Our society is moving faster and faster towards its cashless future, paradoxically at the same time losing trust in traditional banking. Does it mean that we are ready for Bitcoin? Is it time for it to officially enter the financial scene?
Giving up on traditional banking
When a mobile security researcher/developer at Zimperium wrote that he is giving up on traditional banking and would be living on Bitcoin, it was to express his frustration with the banking system for being told to “trust” that his money is safe even when he has no idea where it is or who is controlling it. Just like anyone else in his situation would have done.
Simone Margaritelli writes:
“At the same time, I hate the idea that someone is monitoring how much I can withdraw or deposit at any given time. It’s my money and I should be able to access it whenever I want, without the interference or input of the government or banking officials.”

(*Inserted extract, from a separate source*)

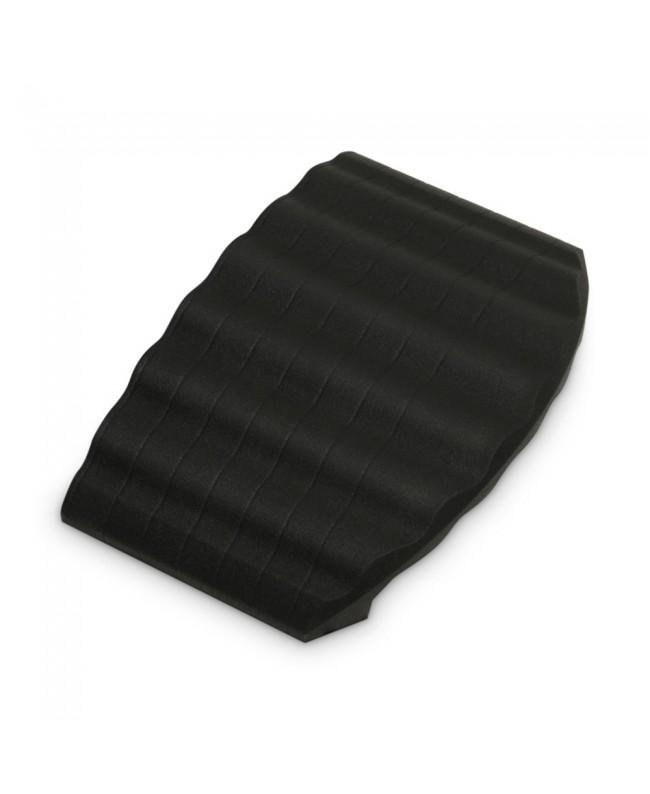 Defender OFFICE End Ramp Cable Protectors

According to Margaritelli. the same goes for mandatory waiting times on wire transfers—this isn’t a technical issue. Banks are free to continue speculating on your money even when you are not able to access it.
He calls banking fees “a huge scam” saying that they are “simply way too high for the quality of service provided”.
14.5 billion debit card by 2021
However, his view reflects the outcome of a new report released by Payments UK, the trade association for the payments industry.
The report, entitled UK Payment Markets 2016, says that cash is still the most popular payment method in 2015 accounting for roughly half (45.1%) of all payments. On the other hand, it predicts that notes and coins will drop to being used for just over one in four (27%) payments by 2025.
The report provides an overview of current and future payment behaviour in the UK. It revealed that over 72,000 payments were made every minute in the UK in 2015 by consumers and businesses - totaling more than 38 billion payments. By 2025 this will go up to 79,044 payments every minute (or 42 billion in the year), with increasing card usage playing a major part. 14.5 billion debit card payments are predicted as the most popular payment method by 2021 overtaking the forecast of 13.0 billion cash payments for the first time.
Half of all payments are made with cards
Payments UK also forecasts another landmark in 2025, when it says credit, debit and charge cards will account for more than half of all payments made (50.2%) – driven in large part by the increasing popularity of contactless.
Not only in the UK, bills and coins now represent just 2 percent of Sweden’s economy, compared with 7.7 percent in the United States and 10 percent in the euro area. This year, only about 20 percent of all consumer payments in Sweden have been made in cash, compared with an average of 75 percent in the rest of the world, according to Euromonitor International. Sweden had nearly 2.4 billion credit and debit transactions in 2013, compared with 213 million 15 years earlier.
Cashless society = opportunity for Bitcoin?
The question is whether the drop in cash use will translate into a greater adaptation to the growing popularity of the digital currency. Going by Margaritell’s explanation, the issue of practicality may arise when it comes to getting fiat from a Bitcoin wallet. He suggested that the most obvious option is via debit cards - as suggested by the Payment UK report - through one of a few online services like CryptoPay which allows users to open a Bitcoin wallet and receive a real debit card connected to it.
Tuur Demeester, author of the financial newsletter MacroTrends, says to CoinTelegraph:
“Yes, I believe Bitcoin will benefit from the push towards a cashless society. Digital fiat money is always held by a bank, and if banks get in trouble in the future, they be subject to bail-ins.”
According to Demeester, this means that we'll see scenario's like Cyprus in 2013, or Argentina in 2001, where people's money is locked up in the bank. Digital bearer assets like Bitcoin can benefit greatly if this were to happen, as they combine the safe haven properties of gold with much greater flexibility.